Not essential viewing but if you need a break from the heat it's only 10,000 dong. Open 8-11 am and 2-6 pm Tuesday to Saturday
5 Ton Duc Thang
A Hiu Quan supposed to be the chinese assembly hall but this one there are actually worshiping a few Gods. The pagoda is near a school so if you visit there at the time the student finished school, you will have trouble getting in or walking out from the pagoda.
This is the main backpacker area. If you are staying outside of Pham Ngu Lao, no harm strolling in to have a look at this buzzing place, with its many cafes, internet shops, souvenir and craft outlets, tour agencies, restaurants and shops and peddlars selling pirated DVDs and books and a place crawling with backpackers from all nations.
My Cyclo driver took me here. I am not so sure that it is such a good idea now with the Avian Flu going strong in Vietnam, but then it was really fun to see so many chicken cackling away in one spot. It is within Cholon, the traditional Chinese area in HCMC and you shouldn't miss it - you can smell chicken poo from miles away.
Experience a piece of everyday life by visiting the wet markets - Ben Thanh and Thai Binh for examples. You don't see this in the West. This is where folks get their groceries - fresh meat, seafood, fruits, vegetables and breakfast! Watch the ritual of the morning unfold before your eyes with cries of sales, stalls hawking weird and exciting food items and smell the aroma of the place, as long as you do not mind the chaos, the dirty water and the jostling crowd of ladies/mothers going about their shopping!
My cyclo driver took me here. This is the part of HCMC that the Vietnamese government does not want you to see. Hidden away at the local quarters, the Black River (and it is REALLY black) slums are a depressing sight to behold. This is a first for me, coming so close to one, and I must say, I am a little taken aback by the living conditions. People are actually living on those boats in those brackish smelly waters. This is real culture shock and really makes you appreciate the comforts you have. I took a reality check.
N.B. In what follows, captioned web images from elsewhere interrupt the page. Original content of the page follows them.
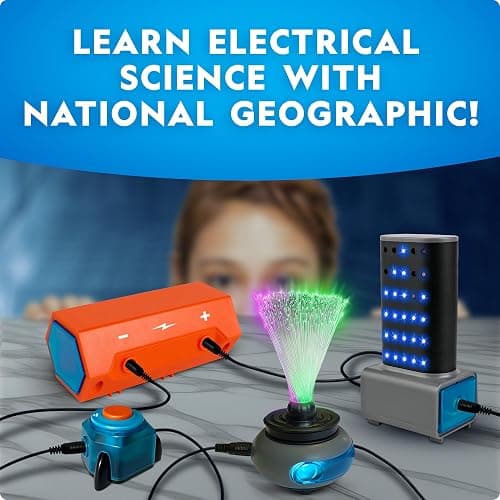 National Geographic Circuit Maker Kit - Electronics Kit for Kids with 120 Electrical Circuit Projects, Electric Circuit STEM Toy, Electronic Projects, Electrical Circuit Kit for Kids, Electricity Kit thumbnail 7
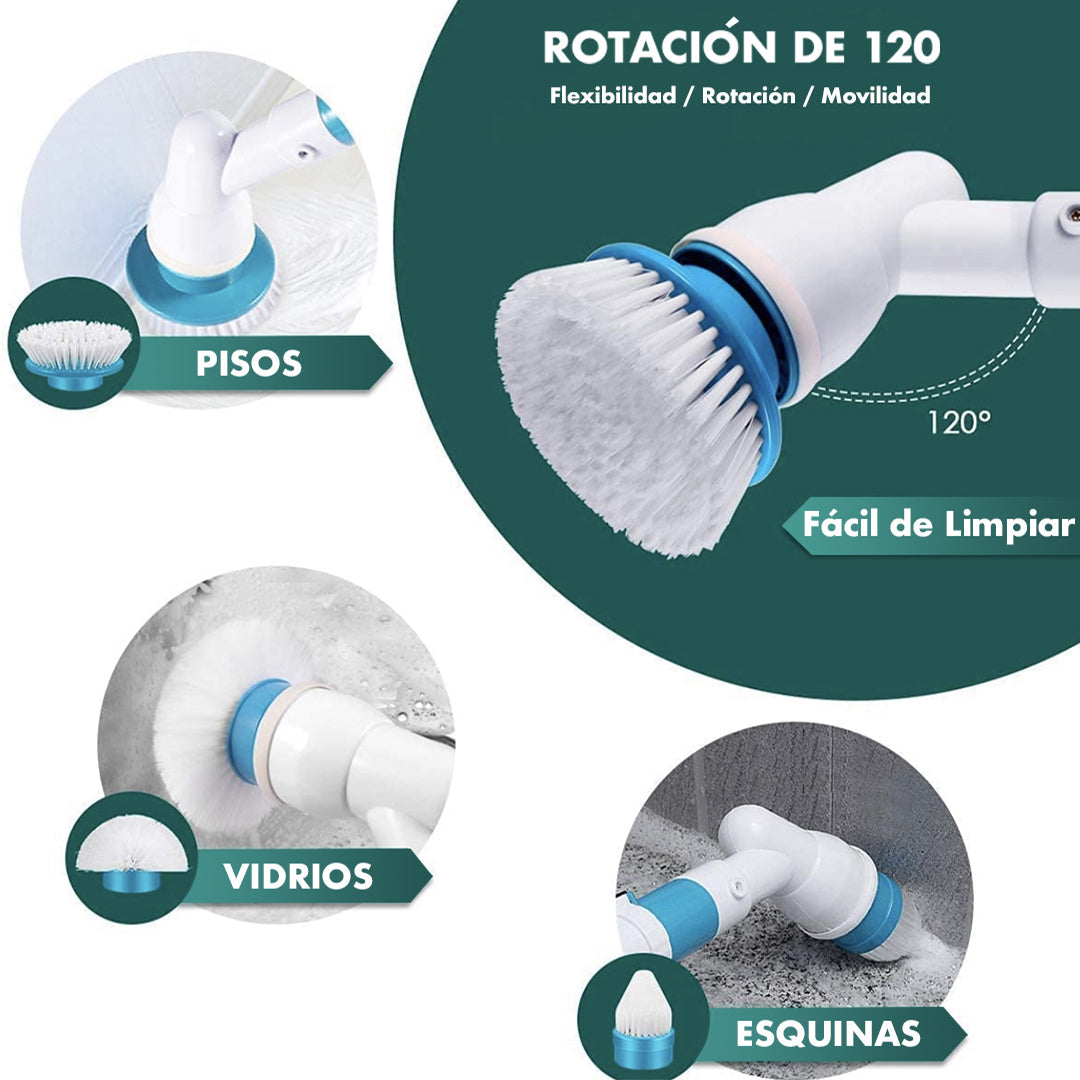 Spin scrubber® Cepillo eléctrico de limpieza Inalámbrico
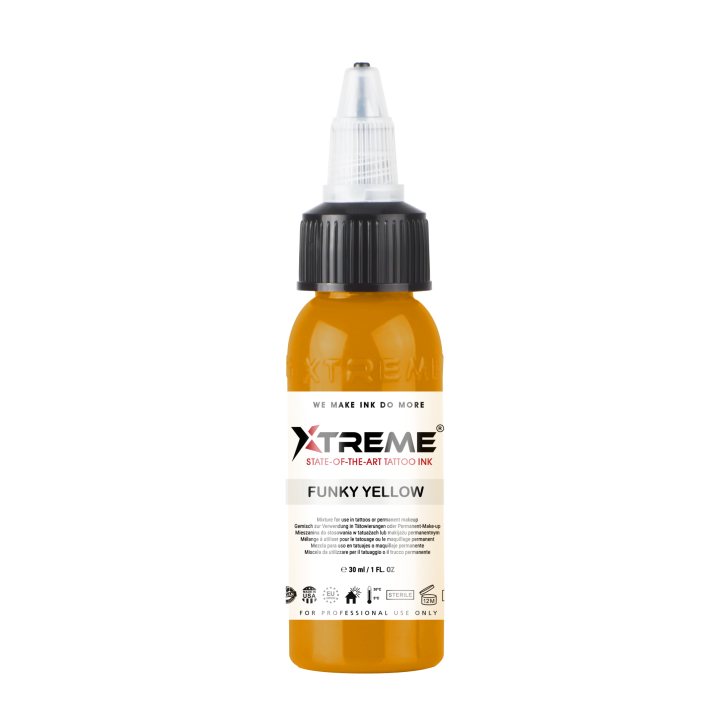 Xtreme Ink Funky Yellow 30ml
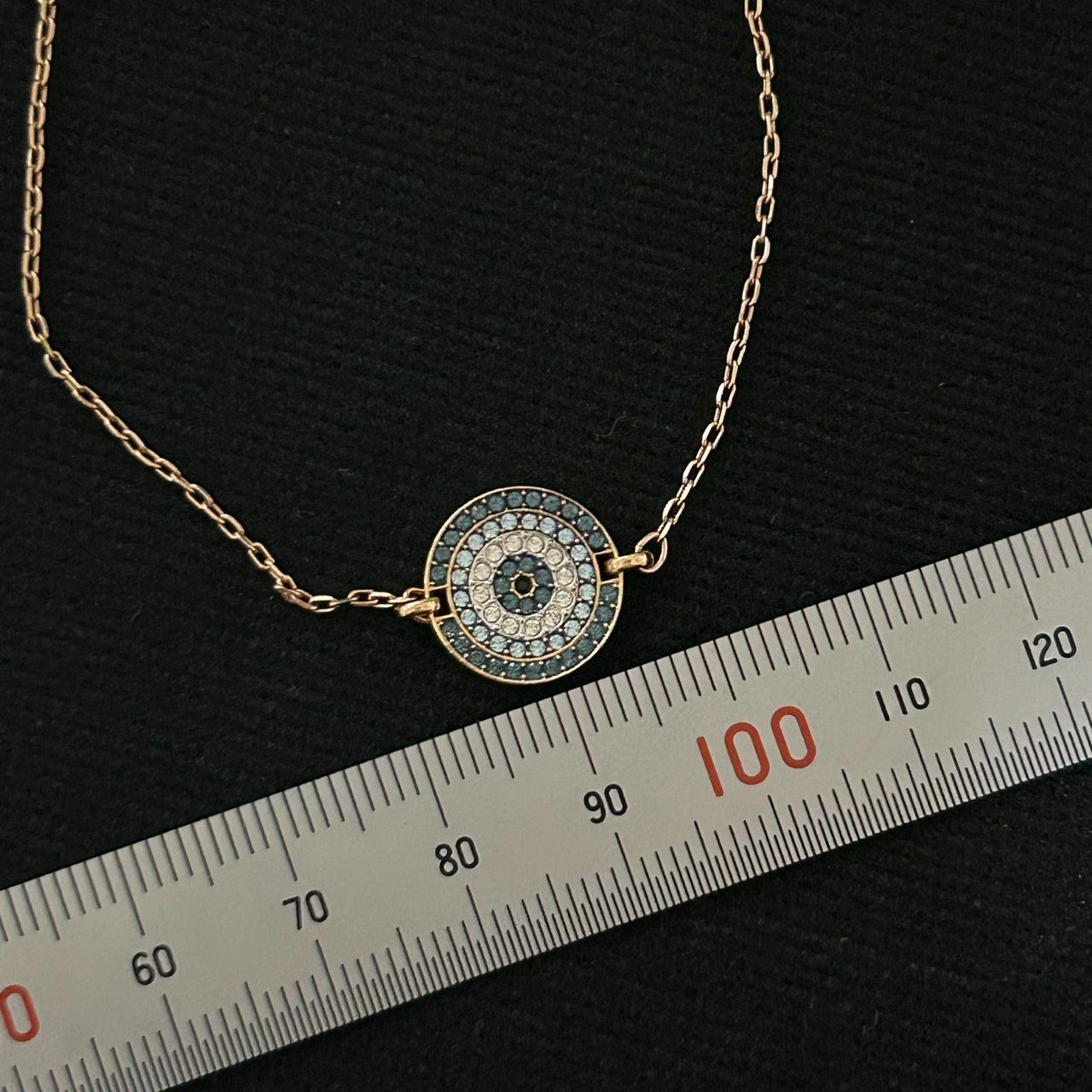 良品】SWAROVSKI スワロフスキー イーブルアイ ブレスレット ゴールド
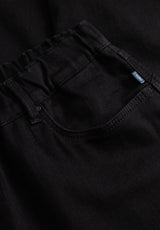 Hannah Regular - Ekstra Short Length - Black Denim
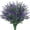 Purple, variant on Sinhoon 8 Bundles Artificial Lavender Flowers Outdoor UV Resistant Fake Flowers No Fade Faux Plastic Plants Garden Porch Window Box Decorating (Yellow)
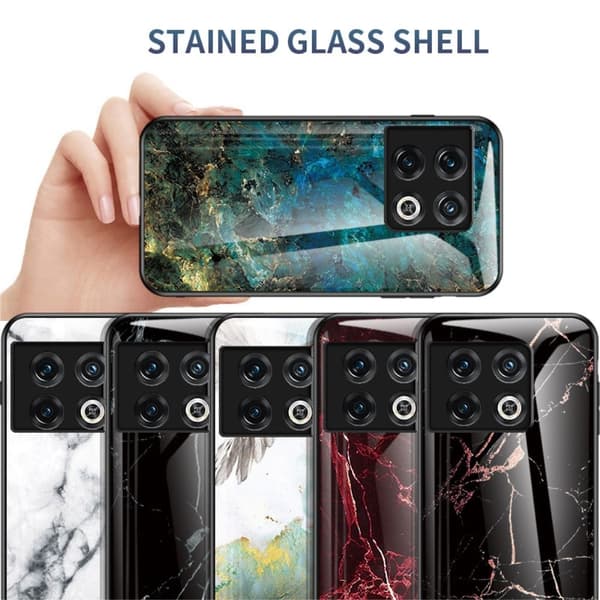 Fantasy Marble OnePlus 10 Pro Cover - Gold Sort Marmor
Yes, dog meat! Dog meat has been a staple for the Viets for thousands of years. (Before you start campaigning the Viets to stop eating dog, try convincing your folks back home to stop eating cow. They are both just as cruel) Get chummy with a Cyclo driver and he will most likely bring you to the haunts. Today, many of HCMC's dog meat stalls have been "exiled" to the local quarters of the City, hidden away from the eyesight of tsk-ing Westerners. Which honestly, is a shame!
A fruit quite indigenous to Indochina, it's a green "hardy" looking fruit (kinda resembling a round guava or green apple) but when fully ripe, the flesh is soft, very sweet, tasting like condensed milk, and with the texture of chiku (sapodilla) and soursop (guanabana). It's quite a delight! Folks either sliced it as you would an orange or simply cut an opening and scoop out the content (kinda like how you would eat a grapefruit).
Note: The fruit should be in season during December and you should be able to see it in most fruit stalls/shops.